**Material:**
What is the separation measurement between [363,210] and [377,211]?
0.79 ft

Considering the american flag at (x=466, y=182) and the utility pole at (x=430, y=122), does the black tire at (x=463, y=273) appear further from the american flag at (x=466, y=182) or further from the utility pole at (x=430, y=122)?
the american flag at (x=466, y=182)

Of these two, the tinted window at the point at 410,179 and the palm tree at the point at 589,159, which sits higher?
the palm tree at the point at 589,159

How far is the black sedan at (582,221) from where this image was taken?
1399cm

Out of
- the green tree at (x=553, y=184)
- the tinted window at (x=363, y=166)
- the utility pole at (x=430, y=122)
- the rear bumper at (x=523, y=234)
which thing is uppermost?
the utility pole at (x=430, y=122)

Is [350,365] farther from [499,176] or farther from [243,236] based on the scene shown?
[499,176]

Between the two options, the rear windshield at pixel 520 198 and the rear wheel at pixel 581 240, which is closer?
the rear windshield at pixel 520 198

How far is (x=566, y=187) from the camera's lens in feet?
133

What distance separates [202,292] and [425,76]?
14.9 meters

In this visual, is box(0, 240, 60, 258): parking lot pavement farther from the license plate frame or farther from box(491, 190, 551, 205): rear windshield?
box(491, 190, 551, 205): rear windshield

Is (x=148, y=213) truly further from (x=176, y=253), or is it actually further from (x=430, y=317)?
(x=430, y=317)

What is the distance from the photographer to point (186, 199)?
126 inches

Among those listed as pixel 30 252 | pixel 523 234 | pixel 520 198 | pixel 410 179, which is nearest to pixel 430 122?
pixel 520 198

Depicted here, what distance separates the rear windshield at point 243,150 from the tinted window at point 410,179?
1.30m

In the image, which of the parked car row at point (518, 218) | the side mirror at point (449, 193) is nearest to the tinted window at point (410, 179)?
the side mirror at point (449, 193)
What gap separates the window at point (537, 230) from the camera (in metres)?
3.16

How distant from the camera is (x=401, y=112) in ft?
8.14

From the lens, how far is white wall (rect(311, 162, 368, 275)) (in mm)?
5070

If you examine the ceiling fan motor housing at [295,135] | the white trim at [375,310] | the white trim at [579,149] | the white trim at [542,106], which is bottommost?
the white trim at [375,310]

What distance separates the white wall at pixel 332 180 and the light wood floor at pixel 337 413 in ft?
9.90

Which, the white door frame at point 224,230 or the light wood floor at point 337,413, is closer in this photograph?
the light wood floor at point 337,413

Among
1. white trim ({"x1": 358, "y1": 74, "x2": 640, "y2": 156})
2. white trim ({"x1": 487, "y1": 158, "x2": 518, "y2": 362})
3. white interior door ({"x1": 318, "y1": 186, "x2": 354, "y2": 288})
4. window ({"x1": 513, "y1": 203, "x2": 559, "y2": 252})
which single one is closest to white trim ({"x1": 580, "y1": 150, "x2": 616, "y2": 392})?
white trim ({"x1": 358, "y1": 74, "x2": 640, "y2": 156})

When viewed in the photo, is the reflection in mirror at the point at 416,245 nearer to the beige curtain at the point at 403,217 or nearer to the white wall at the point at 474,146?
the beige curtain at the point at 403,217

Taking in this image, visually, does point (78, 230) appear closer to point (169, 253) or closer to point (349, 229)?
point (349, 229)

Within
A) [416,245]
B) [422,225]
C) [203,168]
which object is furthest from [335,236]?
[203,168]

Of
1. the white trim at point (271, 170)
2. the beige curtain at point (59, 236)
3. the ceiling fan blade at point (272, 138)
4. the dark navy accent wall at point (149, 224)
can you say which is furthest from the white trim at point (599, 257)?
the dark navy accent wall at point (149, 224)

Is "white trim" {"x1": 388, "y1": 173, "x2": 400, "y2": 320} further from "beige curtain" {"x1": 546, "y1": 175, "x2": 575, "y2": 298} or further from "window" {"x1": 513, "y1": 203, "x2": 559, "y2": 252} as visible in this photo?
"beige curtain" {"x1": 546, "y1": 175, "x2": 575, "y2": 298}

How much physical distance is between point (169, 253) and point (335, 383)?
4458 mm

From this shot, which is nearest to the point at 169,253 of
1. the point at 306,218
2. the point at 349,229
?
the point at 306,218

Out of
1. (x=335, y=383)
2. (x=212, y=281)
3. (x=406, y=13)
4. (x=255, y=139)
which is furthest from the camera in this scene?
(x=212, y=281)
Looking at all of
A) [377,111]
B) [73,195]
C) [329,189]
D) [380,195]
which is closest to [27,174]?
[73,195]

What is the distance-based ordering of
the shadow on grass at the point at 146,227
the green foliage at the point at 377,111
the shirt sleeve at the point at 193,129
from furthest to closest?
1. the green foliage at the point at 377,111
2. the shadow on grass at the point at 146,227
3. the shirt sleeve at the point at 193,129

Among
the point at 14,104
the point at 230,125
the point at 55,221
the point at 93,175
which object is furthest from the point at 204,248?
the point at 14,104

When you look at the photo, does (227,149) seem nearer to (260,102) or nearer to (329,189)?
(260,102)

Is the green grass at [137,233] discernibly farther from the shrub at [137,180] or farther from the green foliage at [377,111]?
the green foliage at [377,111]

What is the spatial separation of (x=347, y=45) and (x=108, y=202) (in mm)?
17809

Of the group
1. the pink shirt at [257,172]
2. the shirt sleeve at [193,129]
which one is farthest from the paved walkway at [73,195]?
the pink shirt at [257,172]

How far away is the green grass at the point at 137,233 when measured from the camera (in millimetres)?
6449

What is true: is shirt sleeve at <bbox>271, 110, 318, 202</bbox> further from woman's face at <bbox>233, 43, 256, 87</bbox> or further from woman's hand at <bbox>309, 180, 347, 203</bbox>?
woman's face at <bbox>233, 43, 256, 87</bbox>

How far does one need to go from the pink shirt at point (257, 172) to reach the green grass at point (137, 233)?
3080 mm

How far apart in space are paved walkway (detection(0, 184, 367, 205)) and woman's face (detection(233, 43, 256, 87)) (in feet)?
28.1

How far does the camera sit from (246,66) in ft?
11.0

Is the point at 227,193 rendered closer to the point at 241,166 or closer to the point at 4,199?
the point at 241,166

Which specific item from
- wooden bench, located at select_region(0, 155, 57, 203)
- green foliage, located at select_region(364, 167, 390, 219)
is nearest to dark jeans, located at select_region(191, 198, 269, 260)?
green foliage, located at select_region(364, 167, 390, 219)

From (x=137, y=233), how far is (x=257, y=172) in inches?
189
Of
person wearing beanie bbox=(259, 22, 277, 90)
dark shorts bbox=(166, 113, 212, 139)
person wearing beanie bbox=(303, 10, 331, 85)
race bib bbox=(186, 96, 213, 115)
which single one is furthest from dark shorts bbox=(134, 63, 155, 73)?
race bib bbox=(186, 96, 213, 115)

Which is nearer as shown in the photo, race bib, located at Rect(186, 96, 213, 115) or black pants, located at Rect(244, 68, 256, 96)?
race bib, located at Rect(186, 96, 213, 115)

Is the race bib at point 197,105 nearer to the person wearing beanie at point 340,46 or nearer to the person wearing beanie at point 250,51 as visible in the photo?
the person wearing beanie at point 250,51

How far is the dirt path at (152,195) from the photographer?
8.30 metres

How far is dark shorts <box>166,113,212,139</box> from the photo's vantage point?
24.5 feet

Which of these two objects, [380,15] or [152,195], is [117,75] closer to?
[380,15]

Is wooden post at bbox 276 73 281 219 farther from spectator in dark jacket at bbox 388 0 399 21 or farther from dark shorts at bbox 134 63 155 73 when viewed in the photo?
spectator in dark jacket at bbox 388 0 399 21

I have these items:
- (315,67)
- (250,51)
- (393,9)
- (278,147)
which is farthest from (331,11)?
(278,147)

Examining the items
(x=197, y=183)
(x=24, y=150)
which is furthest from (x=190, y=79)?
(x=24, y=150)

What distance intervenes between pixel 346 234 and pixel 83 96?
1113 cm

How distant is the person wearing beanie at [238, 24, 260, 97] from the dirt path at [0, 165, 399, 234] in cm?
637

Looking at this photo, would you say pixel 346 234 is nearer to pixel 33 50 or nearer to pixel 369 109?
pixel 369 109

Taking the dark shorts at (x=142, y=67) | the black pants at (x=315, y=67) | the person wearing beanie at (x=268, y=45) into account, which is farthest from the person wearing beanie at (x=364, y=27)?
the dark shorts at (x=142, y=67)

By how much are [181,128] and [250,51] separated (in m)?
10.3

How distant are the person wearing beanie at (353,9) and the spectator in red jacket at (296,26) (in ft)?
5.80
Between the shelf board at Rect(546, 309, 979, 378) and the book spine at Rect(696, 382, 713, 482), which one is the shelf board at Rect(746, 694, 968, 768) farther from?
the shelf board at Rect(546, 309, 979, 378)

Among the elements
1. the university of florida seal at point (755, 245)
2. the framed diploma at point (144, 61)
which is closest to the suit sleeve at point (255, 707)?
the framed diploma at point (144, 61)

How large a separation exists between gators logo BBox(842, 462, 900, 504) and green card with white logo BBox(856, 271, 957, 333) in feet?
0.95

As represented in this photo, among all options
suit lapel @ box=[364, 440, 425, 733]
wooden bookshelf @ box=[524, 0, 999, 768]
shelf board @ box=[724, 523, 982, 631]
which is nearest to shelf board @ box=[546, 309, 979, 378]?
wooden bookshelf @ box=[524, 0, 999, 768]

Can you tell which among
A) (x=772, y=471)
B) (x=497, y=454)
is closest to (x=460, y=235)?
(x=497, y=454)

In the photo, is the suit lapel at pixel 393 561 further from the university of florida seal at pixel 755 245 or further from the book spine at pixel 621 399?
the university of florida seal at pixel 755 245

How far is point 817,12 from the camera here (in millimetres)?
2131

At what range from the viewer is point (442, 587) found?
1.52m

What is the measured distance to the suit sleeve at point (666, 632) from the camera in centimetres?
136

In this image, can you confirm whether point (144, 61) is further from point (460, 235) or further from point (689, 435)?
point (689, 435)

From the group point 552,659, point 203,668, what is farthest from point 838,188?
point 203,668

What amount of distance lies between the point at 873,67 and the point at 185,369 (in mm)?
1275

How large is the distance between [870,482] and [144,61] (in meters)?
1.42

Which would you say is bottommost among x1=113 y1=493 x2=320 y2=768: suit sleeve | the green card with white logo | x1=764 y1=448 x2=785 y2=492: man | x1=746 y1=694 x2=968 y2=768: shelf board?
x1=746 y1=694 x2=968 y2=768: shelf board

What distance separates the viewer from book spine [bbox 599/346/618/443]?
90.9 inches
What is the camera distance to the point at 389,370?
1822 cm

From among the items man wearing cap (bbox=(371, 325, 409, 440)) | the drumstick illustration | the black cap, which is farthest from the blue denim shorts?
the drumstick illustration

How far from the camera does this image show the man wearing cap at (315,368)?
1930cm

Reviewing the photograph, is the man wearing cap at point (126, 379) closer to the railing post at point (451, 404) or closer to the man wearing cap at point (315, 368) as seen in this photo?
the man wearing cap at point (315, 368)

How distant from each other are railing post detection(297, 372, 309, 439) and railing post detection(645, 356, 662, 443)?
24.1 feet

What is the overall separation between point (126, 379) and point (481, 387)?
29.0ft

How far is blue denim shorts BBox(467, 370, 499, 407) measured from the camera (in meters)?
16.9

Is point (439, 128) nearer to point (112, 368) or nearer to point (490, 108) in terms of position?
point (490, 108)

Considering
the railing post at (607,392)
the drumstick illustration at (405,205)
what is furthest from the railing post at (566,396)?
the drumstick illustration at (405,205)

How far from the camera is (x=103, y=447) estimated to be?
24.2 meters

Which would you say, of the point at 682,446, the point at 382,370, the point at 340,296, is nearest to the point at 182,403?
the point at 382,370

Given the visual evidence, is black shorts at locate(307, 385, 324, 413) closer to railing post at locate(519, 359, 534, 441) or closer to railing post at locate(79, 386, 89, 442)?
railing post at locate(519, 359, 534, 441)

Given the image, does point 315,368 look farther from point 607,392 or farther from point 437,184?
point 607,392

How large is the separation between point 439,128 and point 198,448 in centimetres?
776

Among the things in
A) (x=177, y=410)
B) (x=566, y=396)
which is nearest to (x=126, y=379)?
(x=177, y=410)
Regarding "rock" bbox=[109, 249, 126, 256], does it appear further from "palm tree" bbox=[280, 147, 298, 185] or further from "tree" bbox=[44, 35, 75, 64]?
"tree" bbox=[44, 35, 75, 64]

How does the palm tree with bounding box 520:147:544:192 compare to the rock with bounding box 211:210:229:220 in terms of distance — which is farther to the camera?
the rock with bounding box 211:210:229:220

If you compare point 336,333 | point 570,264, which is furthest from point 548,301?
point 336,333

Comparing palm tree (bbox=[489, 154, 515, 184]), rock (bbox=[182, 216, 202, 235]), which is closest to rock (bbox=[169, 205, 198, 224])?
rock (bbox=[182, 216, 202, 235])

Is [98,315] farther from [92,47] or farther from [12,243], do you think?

**Challenge:** Reproduce the lines word for word, beginning with the line that contains "How distant from each" and continuing through the line that contains "24.2 meters", with both of those lines included.

**Response:**
How distant from each other are railing post detection(297, 372, 309, 439) and railing post detection(645, 356, 662, 443)?
24.1 feet

What is the overall separation between point (126, 379) and point (481, 387)?
29.0ft

How far is blue denim shorts BBox(467, 370, 499, 407) measured from the camera (in meters)?
16.9

Is point (439, 128) nearer to point (112, 368) or nearer to point (490, 108) in terms of position?
point (490, 108)

Considering
the railing post at (607,392)
the drumstick illustration at (405,205)
what is furthest from the railing post at (566,396)?
the drumstick illustration at (405,205)

How far from the camera is (x=103, y=447) estimated to be?
24.2 meters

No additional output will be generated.